[Begin Reading text]
The 80% credibility interval for the net present value in this case is that it is somewhere between minus $320k and positive $825k, but probably above zero. This is a much bigger range of uncertainty than we would like of course, but it captures the generous uncertainty of our assumptions.

Relationship of discount rate to internal rate of return

The functional approach to R programming also usefully facilitates visualising the relationship between discount rate and internal rate of return. Let’s go back to a fixed (non-random) value for the costs and benefits, and calculate the net present value for a whole range of discount rates:

You pays your money, and you takes your choice. In this case we can see that the net present value line hits the negative area with a discount value of around 6%. If your discount rate or your cost of capital is higher than that, that’s a “no” for the project; if it’s lower, then it makes sense to undertake the project.

Code for that chart:

discounts <- seq(from = 0, to = 10, length.out = 100)
npvs <- sapply(discounts, net_present_value, cost = costs, benefit = benefits)
[End Reading text]
[Begin Dataset records]
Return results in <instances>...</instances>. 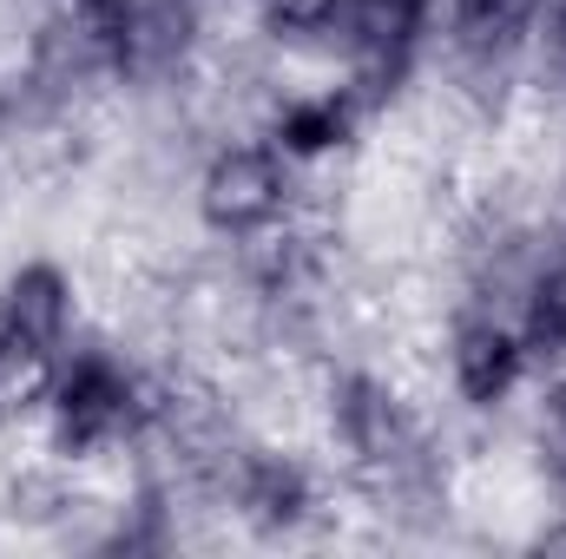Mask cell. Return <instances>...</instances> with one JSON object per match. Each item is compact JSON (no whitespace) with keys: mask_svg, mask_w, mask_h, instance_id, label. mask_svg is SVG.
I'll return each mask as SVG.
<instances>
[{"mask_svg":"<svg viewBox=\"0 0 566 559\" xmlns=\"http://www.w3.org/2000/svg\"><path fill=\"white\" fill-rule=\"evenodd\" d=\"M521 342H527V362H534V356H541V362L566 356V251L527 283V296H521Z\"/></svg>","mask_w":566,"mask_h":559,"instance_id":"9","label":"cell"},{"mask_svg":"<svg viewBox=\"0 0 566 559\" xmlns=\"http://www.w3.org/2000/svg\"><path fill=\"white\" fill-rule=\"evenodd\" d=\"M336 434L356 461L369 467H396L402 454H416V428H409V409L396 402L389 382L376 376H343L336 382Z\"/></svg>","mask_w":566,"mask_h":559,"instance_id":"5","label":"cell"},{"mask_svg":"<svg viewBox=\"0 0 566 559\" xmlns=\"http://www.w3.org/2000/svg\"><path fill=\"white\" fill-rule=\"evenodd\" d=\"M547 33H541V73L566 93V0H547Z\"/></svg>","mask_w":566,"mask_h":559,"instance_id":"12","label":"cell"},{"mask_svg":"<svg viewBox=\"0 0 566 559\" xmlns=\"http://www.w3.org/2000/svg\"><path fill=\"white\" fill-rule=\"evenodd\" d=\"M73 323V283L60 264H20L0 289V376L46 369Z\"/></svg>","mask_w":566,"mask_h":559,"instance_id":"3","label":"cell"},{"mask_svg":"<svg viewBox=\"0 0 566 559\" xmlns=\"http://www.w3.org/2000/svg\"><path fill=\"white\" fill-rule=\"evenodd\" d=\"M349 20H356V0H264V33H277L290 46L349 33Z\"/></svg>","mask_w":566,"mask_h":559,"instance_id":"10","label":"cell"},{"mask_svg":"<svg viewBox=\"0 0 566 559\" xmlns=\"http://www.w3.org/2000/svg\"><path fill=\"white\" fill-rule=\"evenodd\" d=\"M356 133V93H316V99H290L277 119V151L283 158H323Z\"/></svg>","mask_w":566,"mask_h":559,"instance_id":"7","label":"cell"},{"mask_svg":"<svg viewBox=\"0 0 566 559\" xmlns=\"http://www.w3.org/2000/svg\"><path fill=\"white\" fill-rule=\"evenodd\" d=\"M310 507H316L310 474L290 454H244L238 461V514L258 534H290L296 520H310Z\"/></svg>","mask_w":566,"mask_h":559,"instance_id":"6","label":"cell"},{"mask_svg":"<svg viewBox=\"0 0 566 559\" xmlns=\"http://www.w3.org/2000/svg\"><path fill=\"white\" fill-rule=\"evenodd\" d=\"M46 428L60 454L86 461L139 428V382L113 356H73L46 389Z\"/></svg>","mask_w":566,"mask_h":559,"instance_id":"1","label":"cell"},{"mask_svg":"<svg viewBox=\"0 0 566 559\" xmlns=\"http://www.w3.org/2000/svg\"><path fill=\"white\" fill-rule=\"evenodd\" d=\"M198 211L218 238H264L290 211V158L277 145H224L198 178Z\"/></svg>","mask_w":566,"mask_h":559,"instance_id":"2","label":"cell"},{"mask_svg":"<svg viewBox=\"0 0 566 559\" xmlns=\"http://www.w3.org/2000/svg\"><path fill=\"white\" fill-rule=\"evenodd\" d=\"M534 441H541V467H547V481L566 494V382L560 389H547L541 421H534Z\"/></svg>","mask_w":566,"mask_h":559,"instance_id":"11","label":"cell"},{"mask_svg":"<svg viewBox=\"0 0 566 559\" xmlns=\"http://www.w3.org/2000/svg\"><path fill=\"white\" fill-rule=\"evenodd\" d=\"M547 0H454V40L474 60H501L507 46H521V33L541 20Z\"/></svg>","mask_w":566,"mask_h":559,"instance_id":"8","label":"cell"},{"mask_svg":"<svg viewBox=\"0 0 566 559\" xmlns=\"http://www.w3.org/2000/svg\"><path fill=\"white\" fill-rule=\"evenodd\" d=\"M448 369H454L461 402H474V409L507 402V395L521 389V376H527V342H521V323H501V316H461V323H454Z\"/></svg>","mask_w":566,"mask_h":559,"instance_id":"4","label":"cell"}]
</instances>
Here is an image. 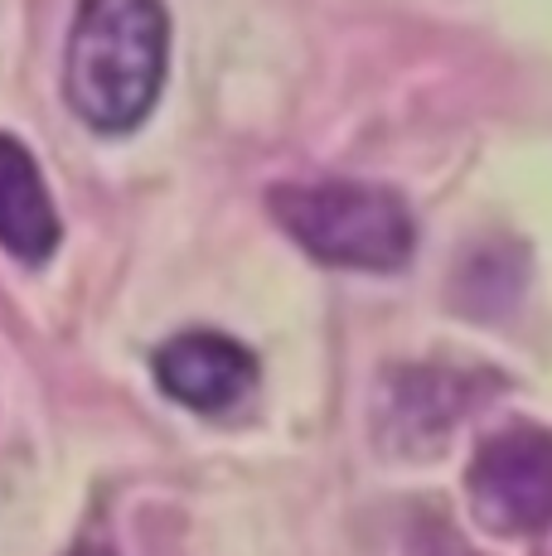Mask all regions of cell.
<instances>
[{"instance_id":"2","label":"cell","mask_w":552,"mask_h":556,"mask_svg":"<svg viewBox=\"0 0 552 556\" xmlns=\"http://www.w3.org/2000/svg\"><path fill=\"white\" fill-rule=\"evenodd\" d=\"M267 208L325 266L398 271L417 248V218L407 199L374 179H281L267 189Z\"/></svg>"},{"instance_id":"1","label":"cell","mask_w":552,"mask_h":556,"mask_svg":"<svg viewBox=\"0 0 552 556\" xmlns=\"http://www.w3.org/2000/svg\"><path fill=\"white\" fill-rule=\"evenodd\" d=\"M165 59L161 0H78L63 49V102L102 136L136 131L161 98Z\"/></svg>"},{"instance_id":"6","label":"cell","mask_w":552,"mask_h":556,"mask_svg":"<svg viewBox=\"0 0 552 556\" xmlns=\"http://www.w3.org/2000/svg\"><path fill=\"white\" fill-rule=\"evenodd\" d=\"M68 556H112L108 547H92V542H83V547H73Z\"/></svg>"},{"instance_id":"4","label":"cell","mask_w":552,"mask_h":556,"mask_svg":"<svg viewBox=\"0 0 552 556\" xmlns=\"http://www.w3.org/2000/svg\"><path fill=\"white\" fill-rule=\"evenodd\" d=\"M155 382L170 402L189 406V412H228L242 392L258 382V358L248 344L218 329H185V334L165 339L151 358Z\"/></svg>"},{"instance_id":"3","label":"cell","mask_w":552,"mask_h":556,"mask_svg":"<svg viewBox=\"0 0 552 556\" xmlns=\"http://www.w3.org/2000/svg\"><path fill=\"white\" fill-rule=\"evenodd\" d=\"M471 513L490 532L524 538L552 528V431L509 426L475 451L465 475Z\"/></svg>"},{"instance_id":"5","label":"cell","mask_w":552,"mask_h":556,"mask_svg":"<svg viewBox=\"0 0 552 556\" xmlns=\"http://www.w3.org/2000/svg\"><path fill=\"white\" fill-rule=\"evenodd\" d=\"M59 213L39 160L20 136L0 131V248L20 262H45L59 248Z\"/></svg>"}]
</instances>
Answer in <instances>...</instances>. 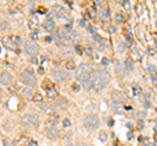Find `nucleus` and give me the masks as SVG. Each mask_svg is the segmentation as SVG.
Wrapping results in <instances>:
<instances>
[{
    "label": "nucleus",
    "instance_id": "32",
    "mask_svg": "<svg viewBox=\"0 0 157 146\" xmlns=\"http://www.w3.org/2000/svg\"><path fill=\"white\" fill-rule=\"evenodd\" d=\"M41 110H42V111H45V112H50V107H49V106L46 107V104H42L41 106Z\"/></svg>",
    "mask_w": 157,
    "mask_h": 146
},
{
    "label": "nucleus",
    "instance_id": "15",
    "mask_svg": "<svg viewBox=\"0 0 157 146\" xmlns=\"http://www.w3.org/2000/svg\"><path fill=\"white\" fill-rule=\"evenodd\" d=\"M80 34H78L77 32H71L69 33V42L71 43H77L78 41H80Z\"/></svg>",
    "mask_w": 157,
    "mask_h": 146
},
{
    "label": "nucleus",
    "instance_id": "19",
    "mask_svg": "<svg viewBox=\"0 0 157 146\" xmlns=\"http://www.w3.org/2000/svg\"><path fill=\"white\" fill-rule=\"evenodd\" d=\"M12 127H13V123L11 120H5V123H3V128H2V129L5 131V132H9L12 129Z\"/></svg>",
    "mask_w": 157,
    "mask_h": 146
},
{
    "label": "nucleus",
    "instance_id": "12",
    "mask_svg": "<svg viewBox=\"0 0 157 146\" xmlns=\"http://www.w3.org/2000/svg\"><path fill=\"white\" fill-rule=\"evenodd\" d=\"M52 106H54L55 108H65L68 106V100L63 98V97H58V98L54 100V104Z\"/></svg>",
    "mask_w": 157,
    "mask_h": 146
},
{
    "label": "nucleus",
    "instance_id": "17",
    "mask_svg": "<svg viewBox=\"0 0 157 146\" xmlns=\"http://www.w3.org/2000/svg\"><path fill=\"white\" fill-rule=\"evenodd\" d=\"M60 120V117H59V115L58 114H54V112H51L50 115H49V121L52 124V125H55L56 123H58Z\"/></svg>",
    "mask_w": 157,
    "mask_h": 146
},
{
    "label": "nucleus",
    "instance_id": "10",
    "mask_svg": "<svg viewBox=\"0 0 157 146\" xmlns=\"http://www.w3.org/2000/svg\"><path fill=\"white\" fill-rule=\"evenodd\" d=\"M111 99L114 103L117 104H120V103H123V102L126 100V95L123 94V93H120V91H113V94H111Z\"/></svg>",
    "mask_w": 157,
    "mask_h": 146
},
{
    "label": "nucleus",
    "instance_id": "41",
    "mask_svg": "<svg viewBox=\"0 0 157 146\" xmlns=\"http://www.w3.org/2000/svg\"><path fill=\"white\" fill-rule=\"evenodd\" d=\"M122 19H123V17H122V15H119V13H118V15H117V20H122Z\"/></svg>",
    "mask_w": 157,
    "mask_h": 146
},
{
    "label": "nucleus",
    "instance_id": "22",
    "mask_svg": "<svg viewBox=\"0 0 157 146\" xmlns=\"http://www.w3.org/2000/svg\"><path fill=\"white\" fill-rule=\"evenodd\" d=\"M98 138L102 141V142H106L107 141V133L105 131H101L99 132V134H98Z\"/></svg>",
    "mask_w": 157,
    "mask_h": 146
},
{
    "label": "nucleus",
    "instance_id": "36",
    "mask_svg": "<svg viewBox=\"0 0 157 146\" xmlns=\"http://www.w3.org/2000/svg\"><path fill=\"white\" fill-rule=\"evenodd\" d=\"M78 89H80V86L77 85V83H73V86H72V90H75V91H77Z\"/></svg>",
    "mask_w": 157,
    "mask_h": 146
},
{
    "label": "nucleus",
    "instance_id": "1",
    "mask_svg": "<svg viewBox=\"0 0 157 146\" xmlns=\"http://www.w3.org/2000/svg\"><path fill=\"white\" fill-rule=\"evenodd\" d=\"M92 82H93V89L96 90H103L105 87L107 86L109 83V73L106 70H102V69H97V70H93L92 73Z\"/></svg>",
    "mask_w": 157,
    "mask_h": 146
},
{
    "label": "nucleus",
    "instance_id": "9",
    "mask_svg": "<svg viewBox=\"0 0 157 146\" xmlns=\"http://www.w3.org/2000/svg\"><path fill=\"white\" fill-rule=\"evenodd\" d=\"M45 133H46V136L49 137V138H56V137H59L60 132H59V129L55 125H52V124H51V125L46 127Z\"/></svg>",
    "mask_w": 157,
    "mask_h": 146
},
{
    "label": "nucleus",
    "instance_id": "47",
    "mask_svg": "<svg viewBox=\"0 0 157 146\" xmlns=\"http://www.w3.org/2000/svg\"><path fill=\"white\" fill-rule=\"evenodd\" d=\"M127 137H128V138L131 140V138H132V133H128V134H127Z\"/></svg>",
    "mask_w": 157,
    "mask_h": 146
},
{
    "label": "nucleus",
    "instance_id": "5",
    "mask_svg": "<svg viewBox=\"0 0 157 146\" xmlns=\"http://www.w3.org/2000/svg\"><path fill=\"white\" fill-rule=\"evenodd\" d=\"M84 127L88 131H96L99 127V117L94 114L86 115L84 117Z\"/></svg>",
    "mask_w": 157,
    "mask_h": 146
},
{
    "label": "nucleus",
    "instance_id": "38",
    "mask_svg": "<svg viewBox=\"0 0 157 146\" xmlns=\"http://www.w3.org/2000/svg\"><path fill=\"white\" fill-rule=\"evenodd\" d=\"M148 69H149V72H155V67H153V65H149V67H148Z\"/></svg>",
[End Dataset records]
» **Exercises to complete**
• 1. Answer these questions from the net present value passage:
(a) What is the 80% credibility interval given for the net present value?
(b) At roughly what discount rate does the net present value line reach the negative area?
(c) In the code, what range of discount rates is generated, and how many values?
• 2. Continue the net present value passage from its last line onward.
The items are not needed for this work.

» **Responses**
• 1.
(a) Between minus $320k and positive $825k, probably above zero.
(b) Around 6%.
(c) From 0 to 10, with 100 values.

• 2.
tibble(npv = npvs,
       discount = discounts) %>%
  ggplot(aes(x = discount, y = npvs)) +
  annotate(geom = "rect", xmin = -Inf, xmax = Inf, ymax = 0, ymin = -Inf, fill = "red", alpha = 0.2) +
  geom_line() +
  scale_y_continuous(label = dollar) +
  labs(x = "Discount rate",
       y = "Net Present Value",
       title = "Impact of discount rate on net present value",
       subtitle = "Investment with initial cost of $1m, annual costs of $100, and annual benefits of $70,000")

We can use the R optimise() function just like the Excel “solver” to calculate the actual value at which the net present value hits zero. For convenience (remember, this is all about why R is easier than Excel for this sort of thing), I’m going to wrap this in my own internal_rate_return() function:

internal_rate_return <- function(cost, benefit, interval = c(-25, 25)){
  opt <- optimise(net_present_value,
                 interval = interval, 
                 cost = cost,
                 benefit = benefit,
                 return_abs = TRUE)
  return(opt$minimum)
}

internal_rate_return(costs, benefits)

So our internal rate of return turns out to be 5.84. Because we’ve made a function out of this internal rate of return calculation, it’s just as easy to calculate this for our 10,000 simulations as it was the NPV. Try doing that in Excel (no, don’t really - I’m sure it can be done, my point is just that it would be fiddly).

Produced with this code:

#-------------IRR with random costs and benefits--------

for(i in 1:nsim){
  sims[i, "irr"] <- internal_rate_return(cost = c(1000000, rep(sims[i, "cost_rand"], 29)),
                                         benefit = rep(sims[i, "benefit_rand"], 30))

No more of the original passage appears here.